The sentence that introduces the quotation, in relation to the content of the quotation,  implies the various interlocking aspects of the Bini concept of "ada nene" as a means of cognitive navigation at various  levels. At its most basic level it is a means of  navigating directions in the space defined by the junction created by the  meeting place of four roads. At another level it indicates the four directions of space and the four zones of time. At yet another level it evokes  the convergence of the worlds of matter and spirit and the possibility of navigating between these worlds. 
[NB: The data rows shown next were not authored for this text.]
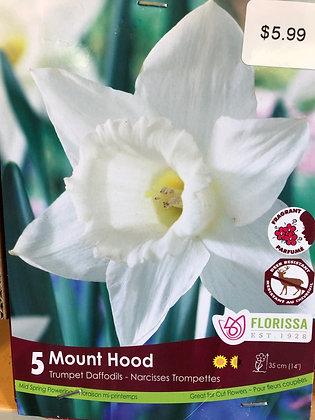 Daffodil - Mount Hood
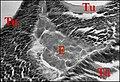 Celaenia, tissu endocrinoïde.jpg
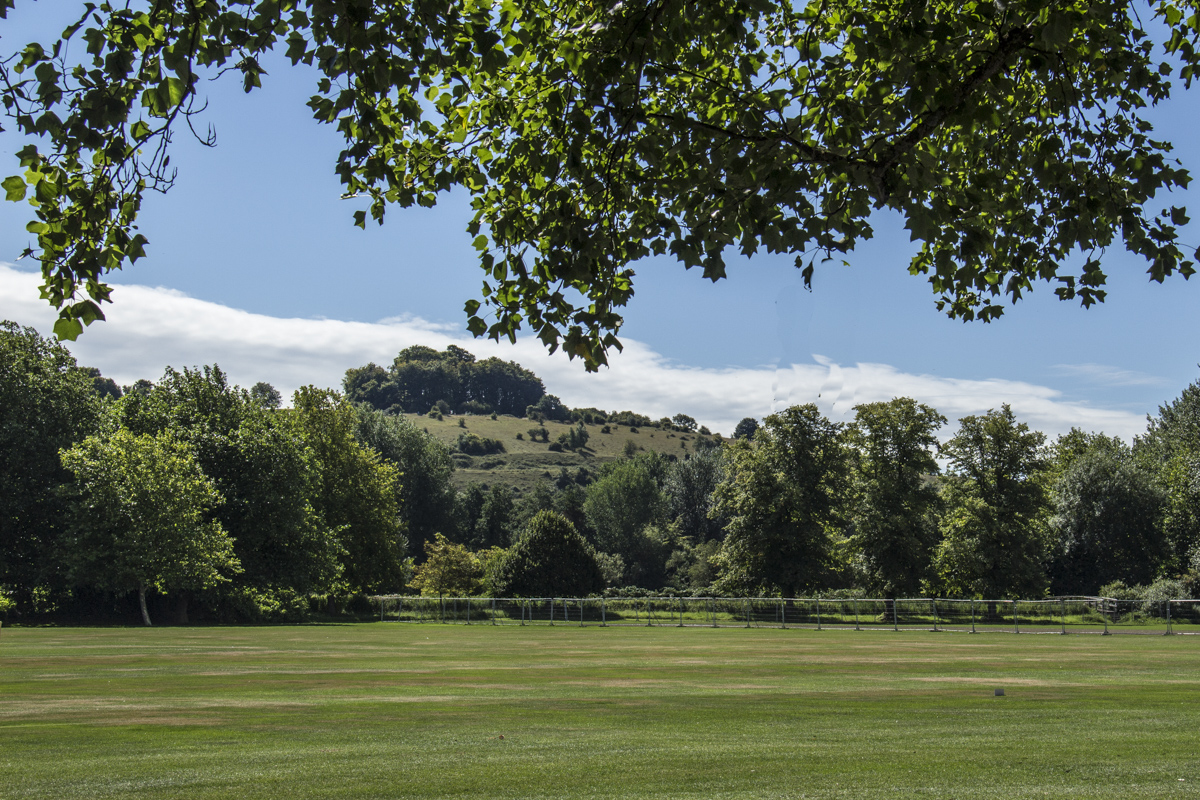 St Catherine's Hill behind Winchester College Cricket ground in Winchester 2345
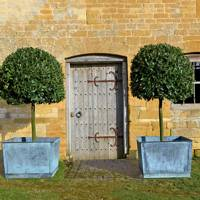 Frame A Door with Standard Bay Trees | Country Garden Design Ideas
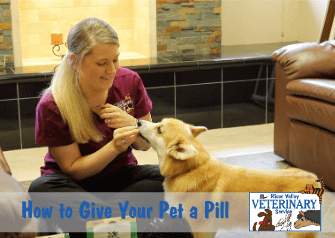 How to Give Your Pet a Pill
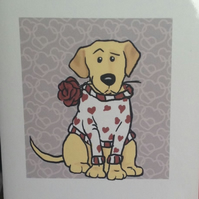 Yellow Labrador Rose card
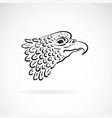 eagle head on white background bird wild vector image vector image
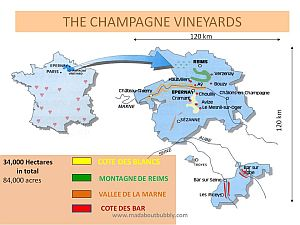 Champagne-vineyards-map300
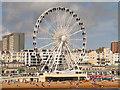 TQ3103 : The Brighton Wheel by David Dixon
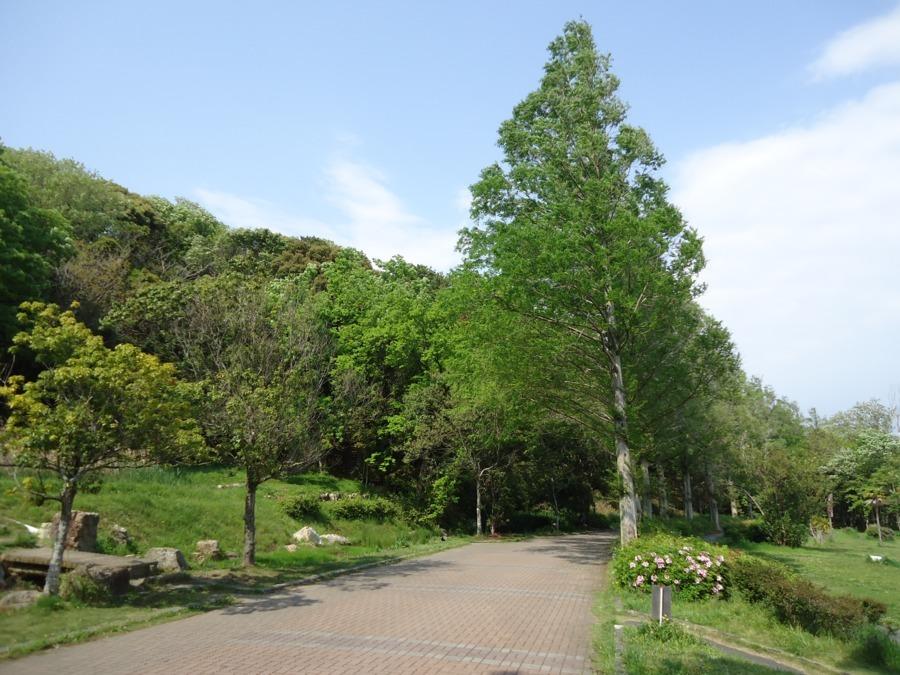 佐鳴湖畔ケアホームの画像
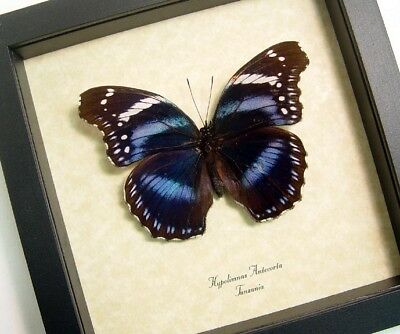 Real Framed Hypolimnas Antevorta Rare Male Purple Butterfly from Tanzania 8008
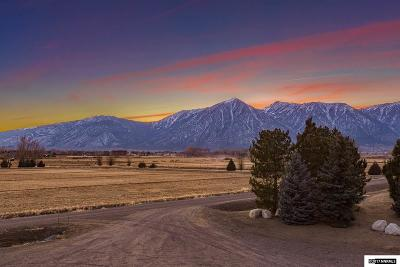 Gardnerville NV Residential Lots & Land New: $3,100,000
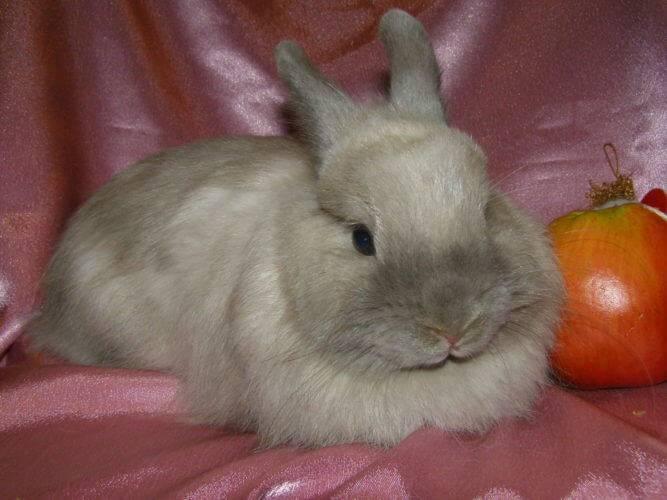 Декоративные кролики фото породы лисьи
These aspects of meaning demonstrates the  intimate similarity of the ada nene concept  to the Yoruba/Orisa Ifa symbol Ifa symbol of intersecting vertical and horizontal lines, the Voodoo veve of Papa Legba, and the Congo cosmogram, all of which share some of the ideas the concept of ada nene represents. It also demonstrates  more distant but still vital relationships of form and meaning  with the symbolism  in Hindu and Budhhist art of the mandala and the yantra. 

At another level not indicted in accounts of its meaning in the classical Bini context, the concept of ada nene  can serve, among other possibilities,  as a means of indicating relationships between ideas and phenomena through the image of centripetal radiation from a centre  and centrifugal convergence towards a centre. This possibility is suggested by the   similarity of the ada nene symbol to  conceptions of centrifugal and centripetal motion of   the Buddhist womb and diamond mandalas  but may be applied to any effort to demonstrate  relationships between a centre and a circumference.
 
Evoking further possibilities in  relation to the linear logic of a relationship between centre and circumference indicated by   the Bini ada nene and the Voodoo veve of Legba is the similarity and difference between these depiction of centripetal and centrifugal symmetry  and its development  in the art of the Yoruba/Orisa opon ifa, the Ifa tray. In the design of this tray, the symmetrical rhythm  of the tray is broken by the face of Esu as it peers from the top of the tray. Esu being emblematic of the indeterminate and the unanticipated, the design of the opon ifa introduces into this family of visual forms represented by the culturally close ada nene and the veve of Legba,  and more indirectly related mandala and yantra symbols,  a sense of the reality of life as operating in terms of tension between the ideal of symmetry evoked by the flawless harmony of the ada nene and its related forms, and the ruptures, upsettings and unanticipated reworking of expectations,  that at times drives not only the workings of nature but human efforts to make meaning out of the possibilities made available by nature.